Create with the command
IntegerModRing(modulus)
INPUT:
modulus -- an integer > 1
OUTPUT:
IntegerModRing -- the ring of integers modulo N.
EXAMPLES:
>>> from sage.rings.rings import *
>>> FF = IntegerModRing(17)
>>> FF
Ring of integers modulo 17
>>> type(FF)
<class 'sage.rings.integer_mod_ring.IntegerModRing'>
>>> FF.is_field()
True
>>> FF.characteristic()
17
>>> FF.modulus()
17
>>> gens = FF.unit_gens()
>>> a = gens[0]
>>> a
3
>>> type(a)
<class 'sage.rings.integer_mod.IntegerMod'>
>>> a.is_square()
False
>>> def pow(i): return a**i
>>> [pow(i) for i in range(16)]
[1, 3, 9, 10, 13, 5, 15, 11, 16, 14, 8, 7, 4, 12, 2, 6]

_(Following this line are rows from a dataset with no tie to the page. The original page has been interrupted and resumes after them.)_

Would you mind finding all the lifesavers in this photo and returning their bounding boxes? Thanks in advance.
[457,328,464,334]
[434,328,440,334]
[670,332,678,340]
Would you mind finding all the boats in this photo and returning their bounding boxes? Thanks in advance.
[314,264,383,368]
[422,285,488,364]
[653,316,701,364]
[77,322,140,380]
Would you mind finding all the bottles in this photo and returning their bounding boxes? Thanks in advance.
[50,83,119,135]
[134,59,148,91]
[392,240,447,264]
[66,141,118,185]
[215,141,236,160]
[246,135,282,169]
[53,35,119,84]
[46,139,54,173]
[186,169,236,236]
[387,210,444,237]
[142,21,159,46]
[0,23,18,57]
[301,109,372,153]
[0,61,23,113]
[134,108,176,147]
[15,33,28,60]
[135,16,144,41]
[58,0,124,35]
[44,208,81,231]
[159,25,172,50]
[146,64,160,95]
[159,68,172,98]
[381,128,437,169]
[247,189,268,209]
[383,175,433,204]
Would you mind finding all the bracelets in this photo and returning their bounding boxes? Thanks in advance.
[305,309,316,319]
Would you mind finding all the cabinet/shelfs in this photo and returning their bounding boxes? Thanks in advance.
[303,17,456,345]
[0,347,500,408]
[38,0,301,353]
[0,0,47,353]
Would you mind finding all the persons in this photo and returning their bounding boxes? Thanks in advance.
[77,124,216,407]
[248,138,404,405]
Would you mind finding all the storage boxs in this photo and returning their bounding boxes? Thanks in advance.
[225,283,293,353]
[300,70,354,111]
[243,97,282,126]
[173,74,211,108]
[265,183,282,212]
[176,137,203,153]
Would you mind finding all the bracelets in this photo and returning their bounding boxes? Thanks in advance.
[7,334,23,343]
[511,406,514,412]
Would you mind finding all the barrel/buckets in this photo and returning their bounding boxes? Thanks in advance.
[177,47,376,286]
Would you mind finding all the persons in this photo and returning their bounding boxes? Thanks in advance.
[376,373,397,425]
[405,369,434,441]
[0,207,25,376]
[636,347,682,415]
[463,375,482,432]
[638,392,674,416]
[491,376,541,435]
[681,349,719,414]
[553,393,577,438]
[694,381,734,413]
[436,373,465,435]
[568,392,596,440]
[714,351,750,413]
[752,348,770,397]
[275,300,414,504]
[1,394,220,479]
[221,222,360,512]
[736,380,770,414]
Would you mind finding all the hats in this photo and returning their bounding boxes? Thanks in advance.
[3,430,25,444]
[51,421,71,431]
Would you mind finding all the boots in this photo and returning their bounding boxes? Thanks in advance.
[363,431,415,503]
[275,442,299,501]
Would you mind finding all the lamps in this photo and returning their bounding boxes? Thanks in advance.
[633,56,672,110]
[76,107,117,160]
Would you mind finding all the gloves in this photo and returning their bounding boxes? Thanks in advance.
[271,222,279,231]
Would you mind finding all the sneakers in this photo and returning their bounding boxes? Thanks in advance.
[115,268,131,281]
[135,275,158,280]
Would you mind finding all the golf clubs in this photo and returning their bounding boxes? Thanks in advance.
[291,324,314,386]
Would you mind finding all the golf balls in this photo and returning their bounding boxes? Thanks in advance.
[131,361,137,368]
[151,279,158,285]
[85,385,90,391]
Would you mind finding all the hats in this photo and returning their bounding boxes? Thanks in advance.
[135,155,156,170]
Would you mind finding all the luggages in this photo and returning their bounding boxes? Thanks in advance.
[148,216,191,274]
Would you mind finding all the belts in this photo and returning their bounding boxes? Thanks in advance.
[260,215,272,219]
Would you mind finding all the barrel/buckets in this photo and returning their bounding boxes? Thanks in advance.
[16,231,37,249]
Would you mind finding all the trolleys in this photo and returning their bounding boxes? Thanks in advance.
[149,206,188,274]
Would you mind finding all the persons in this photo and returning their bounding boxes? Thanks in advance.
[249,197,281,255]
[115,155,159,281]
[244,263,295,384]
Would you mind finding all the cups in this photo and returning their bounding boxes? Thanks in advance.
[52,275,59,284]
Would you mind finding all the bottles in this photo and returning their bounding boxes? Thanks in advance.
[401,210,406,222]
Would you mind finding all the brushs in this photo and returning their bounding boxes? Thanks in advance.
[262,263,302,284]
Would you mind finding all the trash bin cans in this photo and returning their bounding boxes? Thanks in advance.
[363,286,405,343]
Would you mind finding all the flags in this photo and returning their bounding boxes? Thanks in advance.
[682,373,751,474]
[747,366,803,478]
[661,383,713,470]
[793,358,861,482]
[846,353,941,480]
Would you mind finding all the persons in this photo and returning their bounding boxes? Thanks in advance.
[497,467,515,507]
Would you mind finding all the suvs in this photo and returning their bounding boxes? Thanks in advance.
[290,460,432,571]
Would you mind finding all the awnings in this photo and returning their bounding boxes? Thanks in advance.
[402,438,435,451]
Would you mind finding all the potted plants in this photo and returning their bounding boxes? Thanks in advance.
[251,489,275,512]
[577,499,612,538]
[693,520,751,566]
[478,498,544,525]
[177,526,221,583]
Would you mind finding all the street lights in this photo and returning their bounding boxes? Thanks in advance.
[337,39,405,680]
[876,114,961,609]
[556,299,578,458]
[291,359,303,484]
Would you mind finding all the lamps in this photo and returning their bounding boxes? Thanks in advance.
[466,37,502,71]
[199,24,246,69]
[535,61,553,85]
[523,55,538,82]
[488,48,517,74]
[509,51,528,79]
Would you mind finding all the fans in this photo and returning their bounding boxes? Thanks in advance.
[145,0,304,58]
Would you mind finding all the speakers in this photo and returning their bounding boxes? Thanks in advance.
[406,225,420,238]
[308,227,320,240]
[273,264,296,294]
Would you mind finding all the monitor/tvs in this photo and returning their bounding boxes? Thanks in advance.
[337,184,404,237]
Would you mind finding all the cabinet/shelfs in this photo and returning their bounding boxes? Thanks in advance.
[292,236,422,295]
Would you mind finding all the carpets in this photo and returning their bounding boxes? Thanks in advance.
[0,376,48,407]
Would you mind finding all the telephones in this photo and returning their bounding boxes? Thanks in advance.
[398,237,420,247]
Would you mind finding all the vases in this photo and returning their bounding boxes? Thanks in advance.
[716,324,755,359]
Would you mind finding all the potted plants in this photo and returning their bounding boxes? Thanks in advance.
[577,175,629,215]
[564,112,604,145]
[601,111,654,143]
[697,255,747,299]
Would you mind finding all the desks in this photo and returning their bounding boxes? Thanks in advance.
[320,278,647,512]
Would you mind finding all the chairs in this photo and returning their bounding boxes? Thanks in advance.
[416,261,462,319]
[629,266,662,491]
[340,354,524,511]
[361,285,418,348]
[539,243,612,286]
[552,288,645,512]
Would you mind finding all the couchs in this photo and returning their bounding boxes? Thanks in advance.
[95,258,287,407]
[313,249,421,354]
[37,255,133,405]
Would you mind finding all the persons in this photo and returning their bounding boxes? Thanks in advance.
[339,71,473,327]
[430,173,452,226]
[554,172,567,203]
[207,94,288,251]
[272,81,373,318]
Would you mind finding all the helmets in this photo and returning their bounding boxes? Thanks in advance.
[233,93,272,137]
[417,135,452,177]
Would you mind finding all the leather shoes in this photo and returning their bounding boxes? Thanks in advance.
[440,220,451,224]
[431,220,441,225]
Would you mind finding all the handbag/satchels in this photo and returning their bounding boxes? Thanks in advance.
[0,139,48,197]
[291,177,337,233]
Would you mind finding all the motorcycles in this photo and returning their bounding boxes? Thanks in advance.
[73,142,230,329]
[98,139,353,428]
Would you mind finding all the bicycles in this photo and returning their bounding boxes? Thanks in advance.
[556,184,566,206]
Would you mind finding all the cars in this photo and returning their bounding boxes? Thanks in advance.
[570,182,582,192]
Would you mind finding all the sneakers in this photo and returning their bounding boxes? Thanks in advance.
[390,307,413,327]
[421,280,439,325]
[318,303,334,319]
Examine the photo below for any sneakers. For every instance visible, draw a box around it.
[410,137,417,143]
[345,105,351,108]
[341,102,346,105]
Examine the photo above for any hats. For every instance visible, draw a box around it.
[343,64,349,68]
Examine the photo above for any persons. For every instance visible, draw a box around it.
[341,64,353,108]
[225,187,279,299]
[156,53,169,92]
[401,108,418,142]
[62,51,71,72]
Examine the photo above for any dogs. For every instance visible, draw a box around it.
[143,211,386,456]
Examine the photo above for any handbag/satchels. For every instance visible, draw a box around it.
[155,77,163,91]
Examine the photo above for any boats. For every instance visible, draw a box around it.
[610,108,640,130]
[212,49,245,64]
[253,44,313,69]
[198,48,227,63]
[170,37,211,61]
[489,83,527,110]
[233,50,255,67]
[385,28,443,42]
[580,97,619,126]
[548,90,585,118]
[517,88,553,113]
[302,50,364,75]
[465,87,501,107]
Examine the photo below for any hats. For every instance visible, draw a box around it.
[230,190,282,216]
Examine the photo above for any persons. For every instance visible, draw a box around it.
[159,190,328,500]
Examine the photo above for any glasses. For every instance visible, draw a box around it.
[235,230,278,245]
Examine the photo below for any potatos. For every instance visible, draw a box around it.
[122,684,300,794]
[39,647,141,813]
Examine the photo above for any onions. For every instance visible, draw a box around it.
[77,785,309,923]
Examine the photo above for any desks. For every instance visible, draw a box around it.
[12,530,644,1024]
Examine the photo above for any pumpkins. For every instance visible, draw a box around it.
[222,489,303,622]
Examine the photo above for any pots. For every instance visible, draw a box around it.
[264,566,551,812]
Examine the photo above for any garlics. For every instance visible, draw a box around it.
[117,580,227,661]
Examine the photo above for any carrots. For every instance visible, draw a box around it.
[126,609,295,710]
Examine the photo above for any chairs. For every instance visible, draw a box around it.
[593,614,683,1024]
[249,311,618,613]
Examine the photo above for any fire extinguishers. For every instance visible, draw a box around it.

>>> Z16 = IntegerModRing(16)
>>> Z16.is_field()
False
>>> Z16.modulus()
16
>>> Z16.characteristic()
16
>>> gens = Z16.unit_gens()
>>> gens
[15, 5]
>>> a = gens[0]
>>> b = gens[1]
>>> def powa(i): return a**i
>>> def powb(i): return b**i
>>> gp_exp = FF.unit_group_exponent()
>>> gp_exp
16
>>> [powa(i) for i in range(15)]
[1, 15, 1, 15, 1, 15, 1, 15, 1, 15, 1, 15, 1, 15, 1]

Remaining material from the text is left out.